Input
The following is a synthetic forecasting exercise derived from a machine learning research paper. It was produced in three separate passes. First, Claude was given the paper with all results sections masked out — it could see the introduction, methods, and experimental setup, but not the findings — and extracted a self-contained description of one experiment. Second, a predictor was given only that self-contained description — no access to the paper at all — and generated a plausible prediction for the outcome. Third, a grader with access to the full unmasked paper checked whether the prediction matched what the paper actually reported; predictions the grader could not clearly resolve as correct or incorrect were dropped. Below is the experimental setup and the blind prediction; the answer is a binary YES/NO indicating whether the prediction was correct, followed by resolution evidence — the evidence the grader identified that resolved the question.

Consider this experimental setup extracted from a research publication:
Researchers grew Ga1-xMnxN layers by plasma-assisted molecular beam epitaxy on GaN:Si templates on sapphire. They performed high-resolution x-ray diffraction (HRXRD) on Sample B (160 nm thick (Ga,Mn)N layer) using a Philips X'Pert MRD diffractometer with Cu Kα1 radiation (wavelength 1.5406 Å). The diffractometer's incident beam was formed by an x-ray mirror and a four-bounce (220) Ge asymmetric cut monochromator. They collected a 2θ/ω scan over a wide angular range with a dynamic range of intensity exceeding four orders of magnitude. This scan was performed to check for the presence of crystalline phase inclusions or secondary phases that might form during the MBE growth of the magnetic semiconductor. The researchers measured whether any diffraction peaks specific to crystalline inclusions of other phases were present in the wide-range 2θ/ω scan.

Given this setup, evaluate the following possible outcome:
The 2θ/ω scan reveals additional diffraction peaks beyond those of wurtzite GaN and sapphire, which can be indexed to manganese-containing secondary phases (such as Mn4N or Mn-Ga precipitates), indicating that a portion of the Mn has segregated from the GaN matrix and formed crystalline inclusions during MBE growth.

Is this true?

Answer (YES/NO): NO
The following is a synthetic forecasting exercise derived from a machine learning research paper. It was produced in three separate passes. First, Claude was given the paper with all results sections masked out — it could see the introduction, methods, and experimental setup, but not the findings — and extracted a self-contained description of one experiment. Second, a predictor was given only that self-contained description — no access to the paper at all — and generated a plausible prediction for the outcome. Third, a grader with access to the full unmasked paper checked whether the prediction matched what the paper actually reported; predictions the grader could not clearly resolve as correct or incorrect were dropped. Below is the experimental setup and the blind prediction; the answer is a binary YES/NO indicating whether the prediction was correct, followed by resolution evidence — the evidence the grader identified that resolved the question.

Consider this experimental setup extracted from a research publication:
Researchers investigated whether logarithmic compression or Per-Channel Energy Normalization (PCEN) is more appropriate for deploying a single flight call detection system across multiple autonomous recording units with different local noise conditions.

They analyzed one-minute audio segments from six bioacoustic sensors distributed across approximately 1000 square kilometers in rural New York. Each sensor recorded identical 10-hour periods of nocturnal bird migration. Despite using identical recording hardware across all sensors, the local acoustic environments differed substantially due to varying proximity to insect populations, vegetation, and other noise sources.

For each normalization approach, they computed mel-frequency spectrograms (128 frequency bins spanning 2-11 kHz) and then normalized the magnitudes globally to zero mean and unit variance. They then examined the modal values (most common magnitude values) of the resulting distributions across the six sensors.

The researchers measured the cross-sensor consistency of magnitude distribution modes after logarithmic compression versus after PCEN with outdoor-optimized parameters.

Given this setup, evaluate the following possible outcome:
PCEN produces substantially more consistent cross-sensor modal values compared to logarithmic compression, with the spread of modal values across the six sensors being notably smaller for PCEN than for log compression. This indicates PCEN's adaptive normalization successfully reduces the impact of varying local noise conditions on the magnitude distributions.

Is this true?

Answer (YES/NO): YES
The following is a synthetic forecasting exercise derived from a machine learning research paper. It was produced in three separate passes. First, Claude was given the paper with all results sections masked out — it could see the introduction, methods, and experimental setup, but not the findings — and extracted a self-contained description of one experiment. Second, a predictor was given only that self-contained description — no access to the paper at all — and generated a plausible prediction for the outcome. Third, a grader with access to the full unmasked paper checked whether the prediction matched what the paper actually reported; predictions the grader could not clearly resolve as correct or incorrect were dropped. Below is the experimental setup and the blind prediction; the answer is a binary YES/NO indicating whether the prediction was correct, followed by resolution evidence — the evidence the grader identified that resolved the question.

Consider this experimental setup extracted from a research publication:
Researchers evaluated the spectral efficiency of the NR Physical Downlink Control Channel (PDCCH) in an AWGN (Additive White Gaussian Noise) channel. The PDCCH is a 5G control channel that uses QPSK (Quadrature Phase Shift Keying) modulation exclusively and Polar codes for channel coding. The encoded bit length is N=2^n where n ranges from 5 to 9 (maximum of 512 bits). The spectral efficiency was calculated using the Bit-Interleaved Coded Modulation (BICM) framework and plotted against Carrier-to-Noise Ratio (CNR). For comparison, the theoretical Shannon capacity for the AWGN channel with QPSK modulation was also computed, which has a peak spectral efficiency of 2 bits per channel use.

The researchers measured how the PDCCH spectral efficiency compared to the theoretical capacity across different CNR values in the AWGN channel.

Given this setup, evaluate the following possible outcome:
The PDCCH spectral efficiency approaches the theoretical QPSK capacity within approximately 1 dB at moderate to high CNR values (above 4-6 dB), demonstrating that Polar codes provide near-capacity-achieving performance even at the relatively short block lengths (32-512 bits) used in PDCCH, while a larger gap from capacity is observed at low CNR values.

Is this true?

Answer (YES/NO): NO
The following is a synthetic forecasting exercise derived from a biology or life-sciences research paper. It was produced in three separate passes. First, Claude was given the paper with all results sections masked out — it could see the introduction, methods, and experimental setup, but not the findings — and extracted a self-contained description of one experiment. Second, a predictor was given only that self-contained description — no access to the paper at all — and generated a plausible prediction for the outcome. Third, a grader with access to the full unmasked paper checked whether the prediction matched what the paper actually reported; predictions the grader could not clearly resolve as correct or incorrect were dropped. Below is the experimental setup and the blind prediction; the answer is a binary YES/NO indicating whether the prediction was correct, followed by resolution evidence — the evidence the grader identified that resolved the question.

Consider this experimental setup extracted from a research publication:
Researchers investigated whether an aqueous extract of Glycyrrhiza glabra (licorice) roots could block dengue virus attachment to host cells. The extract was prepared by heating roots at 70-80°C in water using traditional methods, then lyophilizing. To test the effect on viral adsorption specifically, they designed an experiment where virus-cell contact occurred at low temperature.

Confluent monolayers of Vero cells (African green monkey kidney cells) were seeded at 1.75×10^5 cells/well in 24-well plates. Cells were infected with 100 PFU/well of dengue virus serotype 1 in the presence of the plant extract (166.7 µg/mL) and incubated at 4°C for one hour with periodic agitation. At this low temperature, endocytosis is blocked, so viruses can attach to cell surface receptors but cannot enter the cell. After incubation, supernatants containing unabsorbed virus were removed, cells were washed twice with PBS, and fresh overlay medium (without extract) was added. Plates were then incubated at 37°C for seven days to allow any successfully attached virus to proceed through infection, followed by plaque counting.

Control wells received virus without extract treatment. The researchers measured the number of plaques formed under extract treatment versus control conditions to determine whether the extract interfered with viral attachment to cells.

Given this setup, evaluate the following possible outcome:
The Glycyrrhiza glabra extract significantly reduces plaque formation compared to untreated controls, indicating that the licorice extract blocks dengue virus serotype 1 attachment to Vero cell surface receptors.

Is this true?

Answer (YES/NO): YES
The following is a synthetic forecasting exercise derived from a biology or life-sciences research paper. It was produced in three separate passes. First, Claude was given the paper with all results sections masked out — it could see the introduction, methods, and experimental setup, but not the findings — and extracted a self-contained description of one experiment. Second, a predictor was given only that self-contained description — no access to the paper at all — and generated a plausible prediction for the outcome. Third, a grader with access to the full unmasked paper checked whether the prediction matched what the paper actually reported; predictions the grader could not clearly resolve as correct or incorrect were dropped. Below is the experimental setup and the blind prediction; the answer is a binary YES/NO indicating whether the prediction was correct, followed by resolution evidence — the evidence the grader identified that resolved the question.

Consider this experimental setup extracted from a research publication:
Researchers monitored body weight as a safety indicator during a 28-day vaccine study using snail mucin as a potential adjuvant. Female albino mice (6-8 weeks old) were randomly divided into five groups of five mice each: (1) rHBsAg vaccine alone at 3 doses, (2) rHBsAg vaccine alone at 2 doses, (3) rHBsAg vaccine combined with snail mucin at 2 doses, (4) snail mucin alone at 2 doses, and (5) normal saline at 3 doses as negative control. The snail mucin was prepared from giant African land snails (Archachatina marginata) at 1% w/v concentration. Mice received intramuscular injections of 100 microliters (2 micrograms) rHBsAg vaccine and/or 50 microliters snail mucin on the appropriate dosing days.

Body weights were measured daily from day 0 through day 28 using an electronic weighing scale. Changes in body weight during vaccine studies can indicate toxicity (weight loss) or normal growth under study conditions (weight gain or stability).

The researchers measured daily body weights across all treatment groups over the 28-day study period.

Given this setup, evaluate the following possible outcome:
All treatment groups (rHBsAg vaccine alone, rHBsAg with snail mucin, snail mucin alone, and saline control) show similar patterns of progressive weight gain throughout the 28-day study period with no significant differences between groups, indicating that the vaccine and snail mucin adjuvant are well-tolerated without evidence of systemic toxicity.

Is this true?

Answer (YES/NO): YES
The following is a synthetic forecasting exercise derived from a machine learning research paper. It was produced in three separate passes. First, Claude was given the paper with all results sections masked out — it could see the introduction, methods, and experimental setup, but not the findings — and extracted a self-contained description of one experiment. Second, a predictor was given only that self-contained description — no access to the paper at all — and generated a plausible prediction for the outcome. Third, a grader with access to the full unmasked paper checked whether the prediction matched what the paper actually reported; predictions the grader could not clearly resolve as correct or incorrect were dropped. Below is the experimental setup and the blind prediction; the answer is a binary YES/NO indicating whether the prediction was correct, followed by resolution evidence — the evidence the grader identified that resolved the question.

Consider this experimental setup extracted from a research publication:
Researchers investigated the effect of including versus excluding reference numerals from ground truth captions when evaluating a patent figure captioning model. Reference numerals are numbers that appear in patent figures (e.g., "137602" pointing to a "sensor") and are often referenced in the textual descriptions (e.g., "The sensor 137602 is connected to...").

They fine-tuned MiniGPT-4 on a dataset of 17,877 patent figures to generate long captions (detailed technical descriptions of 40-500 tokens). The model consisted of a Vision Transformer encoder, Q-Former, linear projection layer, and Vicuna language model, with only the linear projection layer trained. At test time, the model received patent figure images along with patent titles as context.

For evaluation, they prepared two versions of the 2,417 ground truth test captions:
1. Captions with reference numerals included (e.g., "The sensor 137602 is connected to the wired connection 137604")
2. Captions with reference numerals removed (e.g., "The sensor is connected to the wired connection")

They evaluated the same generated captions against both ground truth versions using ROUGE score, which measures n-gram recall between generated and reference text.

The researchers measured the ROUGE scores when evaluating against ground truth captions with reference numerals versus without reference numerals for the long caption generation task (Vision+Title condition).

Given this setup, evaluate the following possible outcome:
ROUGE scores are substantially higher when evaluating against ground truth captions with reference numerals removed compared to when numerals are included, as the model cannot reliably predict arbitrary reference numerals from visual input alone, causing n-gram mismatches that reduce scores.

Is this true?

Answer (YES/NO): NO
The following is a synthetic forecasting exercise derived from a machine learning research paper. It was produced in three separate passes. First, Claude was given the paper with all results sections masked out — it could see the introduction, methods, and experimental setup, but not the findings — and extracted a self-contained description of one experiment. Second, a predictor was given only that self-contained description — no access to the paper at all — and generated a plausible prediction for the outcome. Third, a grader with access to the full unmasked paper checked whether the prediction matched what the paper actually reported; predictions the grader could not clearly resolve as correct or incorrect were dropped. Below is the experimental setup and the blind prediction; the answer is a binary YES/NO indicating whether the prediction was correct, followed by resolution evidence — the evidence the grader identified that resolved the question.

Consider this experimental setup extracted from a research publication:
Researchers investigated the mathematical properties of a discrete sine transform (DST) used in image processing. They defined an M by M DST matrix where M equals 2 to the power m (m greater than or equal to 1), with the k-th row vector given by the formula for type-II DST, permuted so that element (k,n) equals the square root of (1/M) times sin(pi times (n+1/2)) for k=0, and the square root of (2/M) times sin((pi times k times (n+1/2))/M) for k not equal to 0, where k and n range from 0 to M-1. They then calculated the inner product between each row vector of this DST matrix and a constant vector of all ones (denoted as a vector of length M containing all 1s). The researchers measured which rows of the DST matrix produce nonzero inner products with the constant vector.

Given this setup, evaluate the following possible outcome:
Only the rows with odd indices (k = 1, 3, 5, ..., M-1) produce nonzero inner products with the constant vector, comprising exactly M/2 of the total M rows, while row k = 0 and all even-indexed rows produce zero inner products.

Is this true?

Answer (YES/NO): YES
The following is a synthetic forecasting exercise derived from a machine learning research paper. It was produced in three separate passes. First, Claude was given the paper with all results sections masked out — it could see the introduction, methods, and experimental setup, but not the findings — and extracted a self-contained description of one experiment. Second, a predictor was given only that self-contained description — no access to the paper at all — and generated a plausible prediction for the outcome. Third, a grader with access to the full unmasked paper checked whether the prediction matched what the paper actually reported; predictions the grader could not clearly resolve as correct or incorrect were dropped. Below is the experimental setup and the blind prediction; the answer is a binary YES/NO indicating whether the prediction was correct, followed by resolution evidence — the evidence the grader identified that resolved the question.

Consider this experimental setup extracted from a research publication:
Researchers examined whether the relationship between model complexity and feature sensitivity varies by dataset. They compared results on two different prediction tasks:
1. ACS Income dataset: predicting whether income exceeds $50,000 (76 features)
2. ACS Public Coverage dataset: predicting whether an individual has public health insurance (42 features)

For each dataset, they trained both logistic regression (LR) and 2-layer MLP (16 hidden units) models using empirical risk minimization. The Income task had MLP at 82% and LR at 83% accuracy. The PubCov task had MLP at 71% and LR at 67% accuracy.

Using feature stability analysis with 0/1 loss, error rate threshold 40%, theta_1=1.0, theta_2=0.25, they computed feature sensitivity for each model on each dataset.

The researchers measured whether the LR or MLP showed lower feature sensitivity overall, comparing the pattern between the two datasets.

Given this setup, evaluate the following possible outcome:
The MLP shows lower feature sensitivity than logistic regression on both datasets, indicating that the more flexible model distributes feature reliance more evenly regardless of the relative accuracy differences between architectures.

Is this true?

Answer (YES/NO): NO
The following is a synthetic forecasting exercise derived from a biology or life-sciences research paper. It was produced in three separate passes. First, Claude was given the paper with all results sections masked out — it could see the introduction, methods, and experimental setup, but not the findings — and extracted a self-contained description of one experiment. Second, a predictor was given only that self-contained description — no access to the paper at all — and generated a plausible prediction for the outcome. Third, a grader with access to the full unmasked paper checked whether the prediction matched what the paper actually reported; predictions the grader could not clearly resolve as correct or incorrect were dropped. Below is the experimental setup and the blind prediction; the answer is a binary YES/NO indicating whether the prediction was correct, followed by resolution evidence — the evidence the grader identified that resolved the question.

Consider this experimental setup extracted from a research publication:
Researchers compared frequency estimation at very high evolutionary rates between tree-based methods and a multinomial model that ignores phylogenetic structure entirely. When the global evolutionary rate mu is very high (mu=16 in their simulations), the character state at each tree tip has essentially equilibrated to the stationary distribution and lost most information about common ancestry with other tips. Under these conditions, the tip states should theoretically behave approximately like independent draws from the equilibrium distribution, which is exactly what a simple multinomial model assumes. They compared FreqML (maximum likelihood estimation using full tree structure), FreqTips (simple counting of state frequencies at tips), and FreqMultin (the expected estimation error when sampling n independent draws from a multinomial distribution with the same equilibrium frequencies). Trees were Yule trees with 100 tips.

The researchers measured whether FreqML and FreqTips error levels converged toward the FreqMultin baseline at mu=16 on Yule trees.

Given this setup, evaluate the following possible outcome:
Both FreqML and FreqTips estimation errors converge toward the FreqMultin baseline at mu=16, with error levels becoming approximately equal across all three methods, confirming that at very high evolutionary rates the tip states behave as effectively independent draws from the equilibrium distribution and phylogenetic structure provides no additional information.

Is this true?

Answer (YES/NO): YES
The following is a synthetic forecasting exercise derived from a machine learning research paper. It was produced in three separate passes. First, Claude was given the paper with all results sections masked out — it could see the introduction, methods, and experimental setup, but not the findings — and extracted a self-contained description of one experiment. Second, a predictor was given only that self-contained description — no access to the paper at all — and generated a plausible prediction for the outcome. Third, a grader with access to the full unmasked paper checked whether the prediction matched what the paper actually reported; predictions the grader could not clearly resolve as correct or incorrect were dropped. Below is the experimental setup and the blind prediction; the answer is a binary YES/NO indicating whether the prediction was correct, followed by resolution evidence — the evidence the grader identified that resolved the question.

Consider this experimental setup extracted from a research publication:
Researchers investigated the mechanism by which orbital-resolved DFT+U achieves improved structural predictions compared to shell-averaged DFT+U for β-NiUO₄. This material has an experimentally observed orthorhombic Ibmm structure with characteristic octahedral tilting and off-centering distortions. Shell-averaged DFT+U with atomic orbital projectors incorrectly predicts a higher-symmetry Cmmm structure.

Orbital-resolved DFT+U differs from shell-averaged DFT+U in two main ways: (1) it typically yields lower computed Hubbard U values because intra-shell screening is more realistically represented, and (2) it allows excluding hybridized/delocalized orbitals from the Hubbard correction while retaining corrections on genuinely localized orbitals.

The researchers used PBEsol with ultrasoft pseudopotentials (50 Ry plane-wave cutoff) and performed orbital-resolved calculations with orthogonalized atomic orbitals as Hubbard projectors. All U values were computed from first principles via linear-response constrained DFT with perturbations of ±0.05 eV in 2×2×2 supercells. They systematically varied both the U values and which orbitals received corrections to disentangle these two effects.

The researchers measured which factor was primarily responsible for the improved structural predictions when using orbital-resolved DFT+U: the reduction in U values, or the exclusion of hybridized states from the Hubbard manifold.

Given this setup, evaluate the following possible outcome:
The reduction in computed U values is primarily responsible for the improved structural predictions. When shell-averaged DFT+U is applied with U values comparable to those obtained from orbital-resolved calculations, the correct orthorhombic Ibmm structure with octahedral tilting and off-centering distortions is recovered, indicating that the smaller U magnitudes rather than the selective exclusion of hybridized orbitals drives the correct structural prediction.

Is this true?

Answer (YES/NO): NO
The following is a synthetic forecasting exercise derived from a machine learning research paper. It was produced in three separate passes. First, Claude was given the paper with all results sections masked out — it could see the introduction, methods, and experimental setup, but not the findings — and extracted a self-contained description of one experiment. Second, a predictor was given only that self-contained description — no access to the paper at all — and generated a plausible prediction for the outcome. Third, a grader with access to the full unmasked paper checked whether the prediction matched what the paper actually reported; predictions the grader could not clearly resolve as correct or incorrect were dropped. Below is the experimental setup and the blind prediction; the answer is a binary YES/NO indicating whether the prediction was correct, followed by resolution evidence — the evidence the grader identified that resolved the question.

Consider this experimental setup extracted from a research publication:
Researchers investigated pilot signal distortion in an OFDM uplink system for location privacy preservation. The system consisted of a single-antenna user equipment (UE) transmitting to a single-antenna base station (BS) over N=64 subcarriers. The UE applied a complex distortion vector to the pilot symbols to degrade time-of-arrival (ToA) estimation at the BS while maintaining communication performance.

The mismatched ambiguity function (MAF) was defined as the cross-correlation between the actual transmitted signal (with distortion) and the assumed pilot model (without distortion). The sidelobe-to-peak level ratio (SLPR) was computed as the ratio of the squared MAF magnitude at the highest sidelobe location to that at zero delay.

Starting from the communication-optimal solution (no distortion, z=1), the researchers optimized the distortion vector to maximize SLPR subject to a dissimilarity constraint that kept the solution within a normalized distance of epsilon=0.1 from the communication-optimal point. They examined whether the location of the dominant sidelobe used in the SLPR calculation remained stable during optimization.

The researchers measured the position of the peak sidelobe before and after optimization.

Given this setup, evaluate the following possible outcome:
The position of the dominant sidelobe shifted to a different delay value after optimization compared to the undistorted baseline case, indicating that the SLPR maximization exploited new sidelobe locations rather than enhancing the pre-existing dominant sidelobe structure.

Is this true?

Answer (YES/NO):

Task directions
Would you filter the records and copy out each line containing "connection"?

Solution to this task
1. Captions with reference numerals included (e.g., "The sensor 137602 is connected to the wired connection 137604")
2. Captions with reference numerals removed (e.g., "The sensor is connected to the wired connection")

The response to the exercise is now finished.